TASK GOAL
Only lines holding "base" are wanted; copy each of them from the records below.

TASK MATERIAL
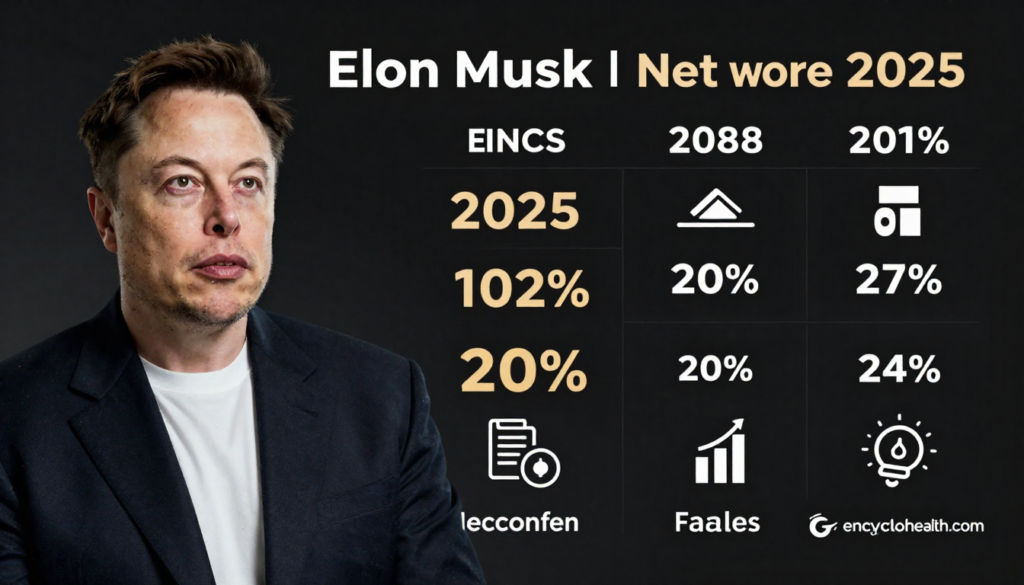 Elon Musk | Net wore 2025

| EINCS | 2088 | 201% |
|---|---|---|
| 2025 | | |
| 102% | 20% | 27% |
| 20% | 20% | 24% |
| lecconfen | Faales | encyclohealth.com |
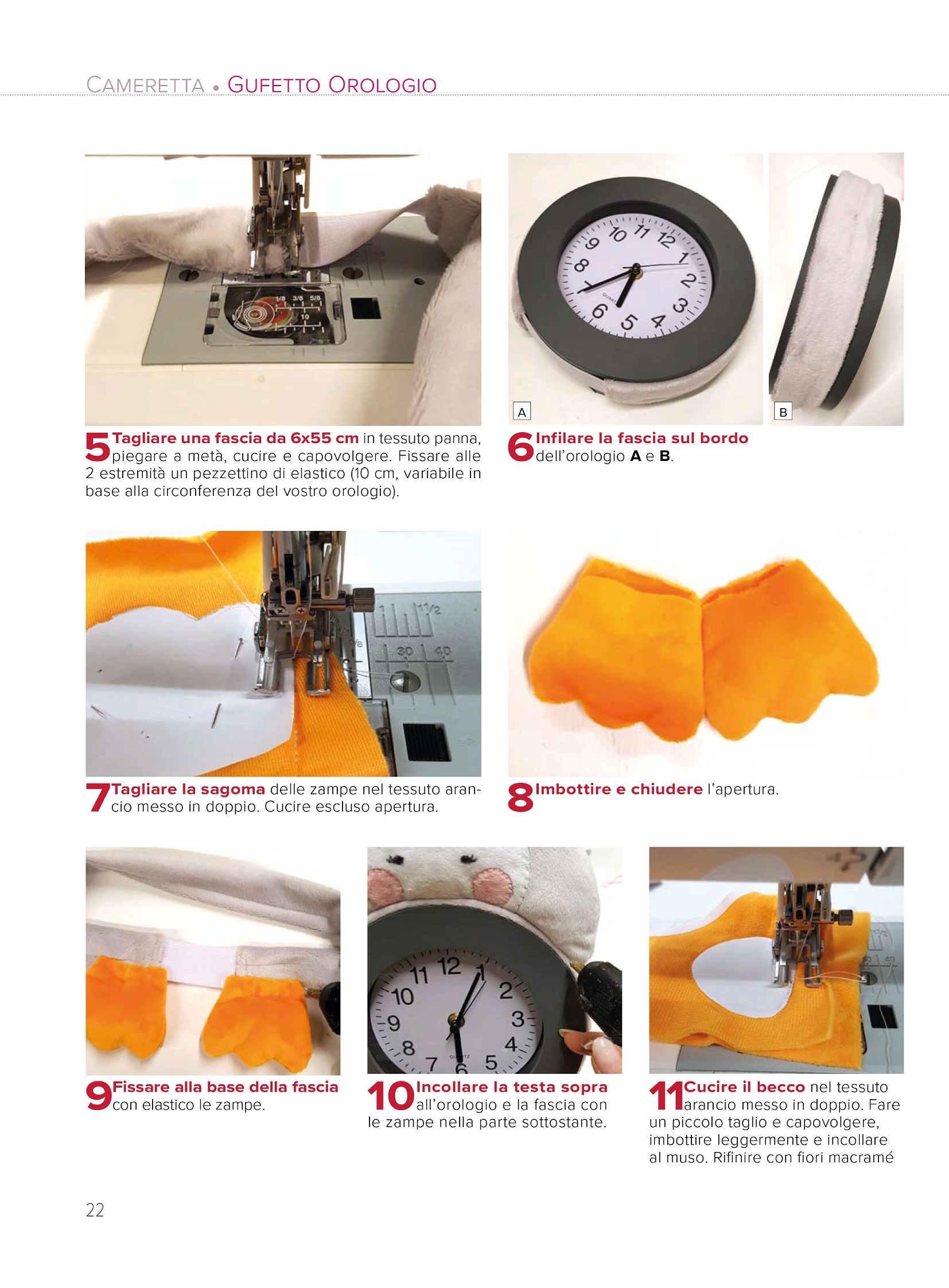 CAMERETTA • GUFETTO OROLOGIO

A

B

5 Tagliare una fascia da 6x55 cm in tessuto panna, piegare a metà, cucire e capovolgere. Fissare alle 2 estremità un pezzettino di elastico (10 cm, variabile in base alla circonferenza del vostro orologio).

6 Infilare la fascia sul bordo dell'orologio A e B.

7 Tagliare la sagoma delle zampe nel tessuto arancio messo in doppio. Cucire escluso apertura.

8 Imbottire e chiudere l'apertura.

9 Fissare alla base della fascia con elastico le zampe.

10 Incollare la testa sopra all'orologio e la fascia con le zampe nella parte sottostante.

11 Cucire il becco nel tessuto arancio messo in doppio. Fare un piccolo taglio e capovolgere, imbottire leggermente e incollare al muso. Rifinire con fiori macramé

22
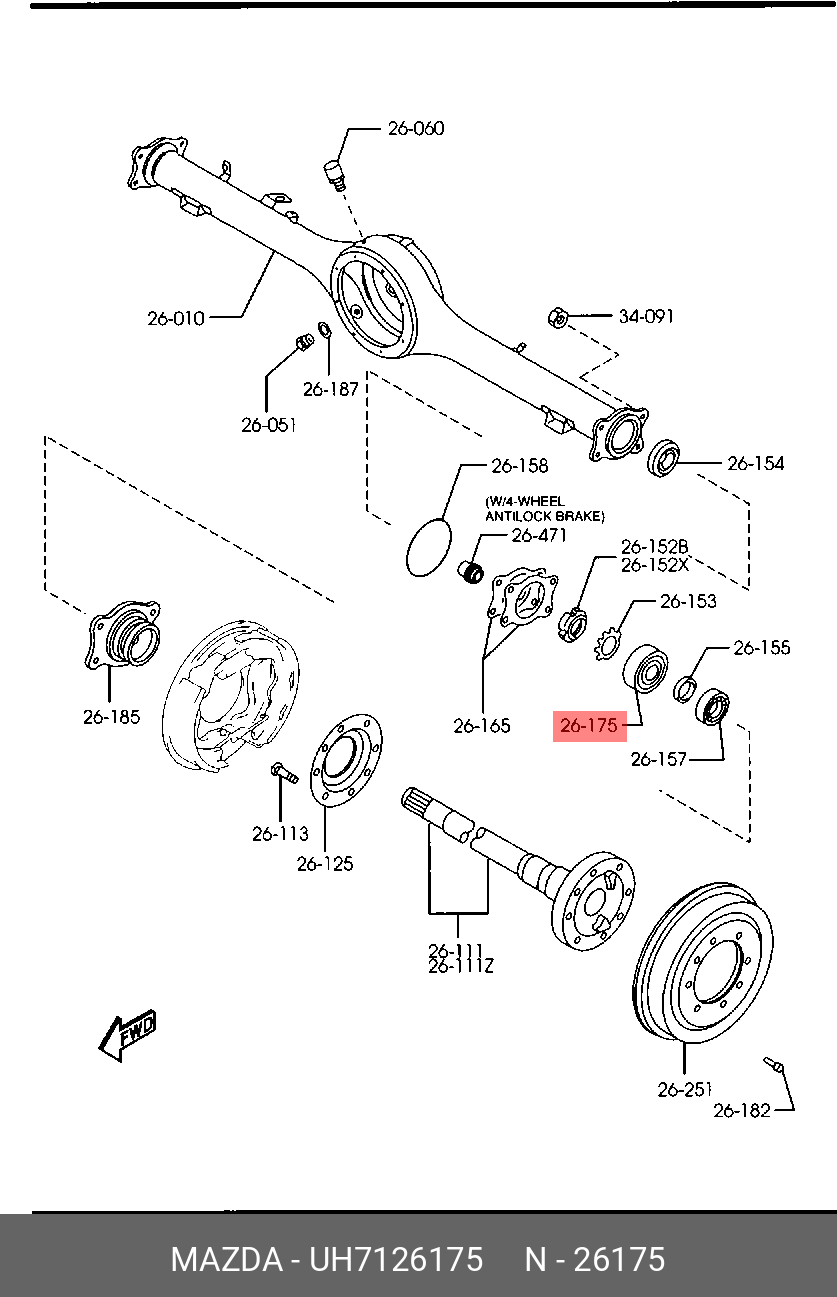 26-060

26-010

34-091

26-187

26-051

26-154

26-158

(W/4-WHEEL ANTILOCK BRAKE)

26-471

26-152B
26-152X

26-153

26-155

26-185

26-165

26-175

26-157

26-113

26-125

26-111
26-111Z

FWD

26-251

26-182

MAZDA - UH7126175     N - 26175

SOLUTION TO THE EXERCISE
5 Tagliare una fascia da 6x55 cm in tessuto panna, piegare a metà, cucire e capovolgere. Fissare alle 2 estremità un pezzettino di elastico (10 cm, variabile in base alla circonferenza del vostro orologio).
9 Fissare alla base della fascia con elastico le zampe.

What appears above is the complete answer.